European Commission formally charges Meta



The European Commission has issued preliminary findings that Meta has violated DSA obligations requiring it to prevent underage children from accessing its platforms, a charge previously levelled only at adult content sites.


The European Commission has issued preliminary findings that Meta is in breach of the Digital Services Act for failing to keep children off Facebook and Instagram. The finding, issued on Wednesday, marks the first time the Commission has applied this specific charge, platform-level failure to prevent underage access, to a mainstream social media company, having previously reserved it for adult content sites.

The distinction matters. In March 2026, the Commission issued identical preliminary findings against four pornographic platforms – Pornhub, Stripchat, XNXX, and XVideo, for allowing minors to access their services by a simple click confirming they were over 18.

Wednesday’s action against Meta applies the same legal framework to a platform that children are not only using but signing up to. Despite requiring users to be at least 13 years old, Meta’s age verification on Facebook and Instagram relies primarily on self-declaration ,a mechanism independent research has consistently found ineffective.

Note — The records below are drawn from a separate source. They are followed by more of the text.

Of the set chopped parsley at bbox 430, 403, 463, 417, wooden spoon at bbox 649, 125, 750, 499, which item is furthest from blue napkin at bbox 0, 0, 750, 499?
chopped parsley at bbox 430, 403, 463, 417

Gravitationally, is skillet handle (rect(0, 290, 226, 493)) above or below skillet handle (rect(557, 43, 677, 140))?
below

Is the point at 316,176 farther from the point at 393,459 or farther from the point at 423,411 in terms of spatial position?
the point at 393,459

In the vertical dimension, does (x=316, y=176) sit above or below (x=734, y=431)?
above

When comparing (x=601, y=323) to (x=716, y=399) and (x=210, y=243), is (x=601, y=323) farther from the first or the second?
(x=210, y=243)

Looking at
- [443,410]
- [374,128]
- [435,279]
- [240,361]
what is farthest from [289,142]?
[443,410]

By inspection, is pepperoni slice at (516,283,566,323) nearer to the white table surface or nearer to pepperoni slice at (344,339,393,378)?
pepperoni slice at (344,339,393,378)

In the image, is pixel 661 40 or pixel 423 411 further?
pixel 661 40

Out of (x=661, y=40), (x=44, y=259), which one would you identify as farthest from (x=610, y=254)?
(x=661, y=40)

The finding is part of the broader formal proceedings the Commission opened against Meta in May 2024 over child protection obligations under DSA Articles 28, 34, and 35. Today’s specific finding targets Article 28(1), which requires platforms to put in place appropriate and proportionate measures to ensure a high level of safety, privacy, and security for minors, and to prevent children who are below the applicable national minimum age from accessing a service.

The timing of finding is deliberately calibrated. Just two weeks earlier, on April 15, European Commission President Ursula von der Leyen unveiled a privacy-preserving EU age verification app, built on zero-knowledge proof technology, that allows users to confirm their age without sharing personal data with platforms.

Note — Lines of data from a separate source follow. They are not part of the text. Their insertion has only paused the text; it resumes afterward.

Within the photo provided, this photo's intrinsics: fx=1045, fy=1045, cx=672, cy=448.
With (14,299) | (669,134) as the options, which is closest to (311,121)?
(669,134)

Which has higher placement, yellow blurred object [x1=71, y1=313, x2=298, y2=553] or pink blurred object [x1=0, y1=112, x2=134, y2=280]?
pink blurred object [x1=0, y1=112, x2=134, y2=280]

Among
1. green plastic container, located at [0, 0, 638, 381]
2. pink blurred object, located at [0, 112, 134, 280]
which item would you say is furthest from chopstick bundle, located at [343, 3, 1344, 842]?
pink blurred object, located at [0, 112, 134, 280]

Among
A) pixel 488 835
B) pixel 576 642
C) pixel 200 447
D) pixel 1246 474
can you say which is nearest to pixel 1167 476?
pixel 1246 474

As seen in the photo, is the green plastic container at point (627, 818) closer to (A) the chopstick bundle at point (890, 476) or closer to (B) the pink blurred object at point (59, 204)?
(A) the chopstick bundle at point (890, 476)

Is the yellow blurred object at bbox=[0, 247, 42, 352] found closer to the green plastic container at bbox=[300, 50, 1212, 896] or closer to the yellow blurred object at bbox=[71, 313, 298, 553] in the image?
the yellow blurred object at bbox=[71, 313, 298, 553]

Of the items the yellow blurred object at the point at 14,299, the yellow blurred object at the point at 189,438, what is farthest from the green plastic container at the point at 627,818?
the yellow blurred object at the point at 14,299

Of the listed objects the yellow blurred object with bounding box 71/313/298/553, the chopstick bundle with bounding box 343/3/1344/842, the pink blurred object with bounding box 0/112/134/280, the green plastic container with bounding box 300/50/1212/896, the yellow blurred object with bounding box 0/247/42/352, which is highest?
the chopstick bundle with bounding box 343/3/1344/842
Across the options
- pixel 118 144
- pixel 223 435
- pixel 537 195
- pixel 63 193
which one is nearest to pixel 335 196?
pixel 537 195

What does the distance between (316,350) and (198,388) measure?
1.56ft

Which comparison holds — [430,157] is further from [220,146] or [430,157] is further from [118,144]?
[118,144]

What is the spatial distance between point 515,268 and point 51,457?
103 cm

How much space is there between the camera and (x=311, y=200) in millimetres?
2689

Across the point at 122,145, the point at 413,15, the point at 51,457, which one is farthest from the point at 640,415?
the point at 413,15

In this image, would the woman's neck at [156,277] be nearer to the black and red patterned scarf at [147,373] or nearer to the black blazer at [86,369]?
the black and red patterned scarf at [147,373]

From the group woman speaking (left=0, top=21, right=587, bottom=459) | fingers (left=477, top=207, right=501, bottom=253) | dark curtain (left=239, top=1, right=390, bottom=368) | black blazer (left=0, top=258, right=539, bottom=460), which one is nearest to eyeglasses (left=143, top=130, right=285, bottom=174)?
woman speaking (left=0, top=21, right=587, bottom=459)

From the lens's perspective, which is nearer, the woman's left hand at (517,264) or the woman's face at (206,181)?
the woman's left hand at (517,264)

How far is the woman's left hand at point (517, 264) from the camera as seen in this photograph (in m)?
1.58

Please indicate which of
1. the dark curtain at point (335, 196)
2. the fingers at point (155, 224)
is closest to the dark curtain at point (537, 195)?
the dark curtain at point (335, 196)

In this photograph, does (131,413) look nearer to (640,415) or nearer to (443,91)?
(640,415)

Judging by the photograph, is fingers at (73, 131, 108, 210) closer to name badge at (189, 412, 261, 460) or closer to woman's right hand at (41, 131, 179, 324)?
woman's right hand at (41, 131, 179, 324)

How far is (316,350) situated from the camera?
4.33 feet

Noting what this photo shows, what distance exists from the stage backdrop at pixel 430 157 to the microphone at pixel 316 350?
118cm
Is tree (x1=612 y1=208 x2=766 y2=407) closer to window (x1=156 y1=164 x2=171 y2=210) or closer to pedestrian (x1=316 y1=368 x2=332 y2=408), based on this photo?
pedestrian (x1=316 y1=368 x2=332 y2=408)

Ursula Von der Leyen was explicit: “Online platforms can easily rely on our age verification app so there are no more excuses. We will have zero tolerance for companies that do not respect our children’s rights.”

By issuing the Article 28(1) finding against Meta two weeks after the app’s launch, the Commission is signalling that the technical-infeasibility argument, the claim that robust age verification is impossible without invading user privacy, is no longer available.

The EU has offered a solution. Meta has not adopted it. The preliminary finding is the consequence.

The app itself has not been without problems. Security researchers demonstrated it could be bypassed within two minutes of its release. But the Commission’s enforcement posture appears unaffected by that embarrassment: the relevant question, in regulatory terms, is not whether the app is perfect but whether Meta has deployed any comparably robust alternative. Its current reliance on self-declaration and AI-based age estimation does not appear to meet that bar.

Research conducted by the Interface-EU think tank and published in 2025 tested the sign-up flows of all major platforms used by children in the EU, including Instagram. The conclusion was unambiguous: all of the platforms studied allowed a simulated 14-year-old to create an account by simply entering a false date of birth.

No document check. No third-party verification. No friction beyond a click. Meta’s own account of its approach, provided to TechCrunch at the time the formal proceedings were opened in 2024, was that it uses self-declared age combined with AI assessments to detect users who may have lied, and allows people to report suspected underage accounts.

The company said internal tests indicated it had stopped 96% of teens who tried to change their birthdays from under 18 to over 18 on Instagram from doing so. But the Commission’s preliminary finding suggests it views these measures as inadequate under the DSA standard of ‘appropriate and proportionate.’

The precedent set by the porn platform findings is instructive. In that case, the Commission’s language was precise: the platforms had allowed minors to access their services “by a simple click confirming they are over 18.” The standard being enforced is not perfection, it is the replacement of trivially-bypassable self-declaration with something meaningfully harder to circumvent. By that standard, Facebook and Instagram’s current approach appears to fall short in exactly the same way.

What happens next?

Preliminary findings do not constitute a final non-compliance decision. Meta now has the right to examine the Commission’s case file and respond in writing. It may also propose remedies. The European Board for Digital Services will be consulted in parallel.

If the Commission’s views are ultimately confirmed and a non-compliance decision is issued, Meta faces a fine of up to 6% of its global annual turnover, a figure that, based on Meta’s 2025 revenues, would represent a potential penalty of several billion dollars. The Commission can also impose periodic penalty payments to compel ongoing compliance.

There is no fixed deadline for the proceedings to conclude. But Wednesday’s action sits within a broader enforcement acceleration that also includes, on the same day, preliminary findings on addictive design and recommender systems. For Meta, the cumulative message from Brussels is clear: the period of negotiated goodwill is ending. The Commission is now issuing formal charges on multiple fronts simultaneously, and the fines are no longer hypothetical.

Meta had not responded publicly to Wednesday’s announcement at the time of publication.